Amour&Responsabilité a écrit :
Si vous recevez tant de dons spirituels, il est très nécessaire que vous vous fassiez aider. Car une spiritualité très profonde, sans formation, sans expérience et sans obéissance, est dangereuse, même si c'est vraiment Dieu qui parle. Tous les saints, en particulier ceux qui recevaient des songes, visions et apparitions, nous ont donné l'exemple de s'en remettre à un guide spirituel.
Il peut en effet exister un risque. De mon côté, après ma conversion, j'ai cherché un guide spirituel, sans le trouver... mais c'est lui qui est venu à moi ! (Le Seigneur s'amuse à ce type de surprises, car Il veut toujours que nous puissions dire: mais non, tout cela, après tout, n'était que coïncidences !) Bref, le Père Verhaege m'a suivi jour après jour durant cinq ans. Il venait chaque matin à la boutique prendre un café et "bavardé". Mais il ne me pressait nullement. Il me disait des choses étranges:
- "Vous devriez écrire ce que vous vivez ici - il y a beaucoup de vie autour de vous. Tous ces jeunes égarés qui vous racontent leurs déboires, c'est ce que nous n'arrivons plus à faire dans notre couvent - un couvent c'est un monde recrée à l'intérieur..."

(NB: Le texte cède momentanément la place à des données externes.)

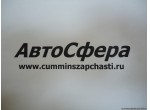 Головка топливного фильтра (ISBe250-30) 3975503, 3973231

- Comme je restais très soucieux de me trouver un "nid" dans l’Église, il m'a dit carrément que je n'étais pas fait pour cela. Que je n'étais pas attendu, qu'il s'agissait d'une illusion spirituelle. Pour lui, le Seigneur m'avait converti parce que j'étais à une bonne place pour son œuvre - mais pas votre oeuvre : "mais son œuvre à Lui" !
- Un jour qu'un de mes clients, qui s'était presque vanté d'avoir divorcé de son épouse légitime et abandonné ses deux enfants pour une plus jeune femme, voici le père qui se lève, pointe sa canne vers le monsieur et lui dit : regardez-moi, bien je ne suis qu'un vieux prêtre et Dieu est plein de miséricorde, mais pour moi, à cause de ce que vous avez fait, c'est douze balles dans la peau, et la miséricorde ensuite !
- Il a vu tout de suite, au bout des trois années de grâces vécues à cent à l'heure dans une Joie parfaite... que l'épreuve m'attendait. "C'est le démon. Il réclame sa part, comme pour Job. Retenez ceci: le démon déteste les convertis". "Vous irez au désert"...
- Il est décédé une année plus tard, très paisiblement. Il m'avait dit: "Chassez vous soucis, avec force ! Allez comme un boeuf dans une prairie verte et broutez de l'herbe fraîche sans vous causer du soucis !
Avant de partir, il m'avait dit aussi que je n'étais pas fait pour un couple: "Les femmes ont besoin d'avoir une prise, un corps avec de la masse ! ... mais vous, vous êtes tout lisse, vous ne leur laissez aucune prise !"
(Eh bien, ce jour-là, ce n'était pas ce que j'avais entendu de plus gai... mais c'était vrai encore. J'ai encore une fois tenté de fonder un couple, avec une célibataire... qui disait être baptisée... mais menteuse ! Ouf, vive le célibat ensuite !)
Par la suite, je n'ai plus eu de directeur, mais j'avais trouvé le couvent des soeurs Clarisses, et mon esprit s'est éveillé.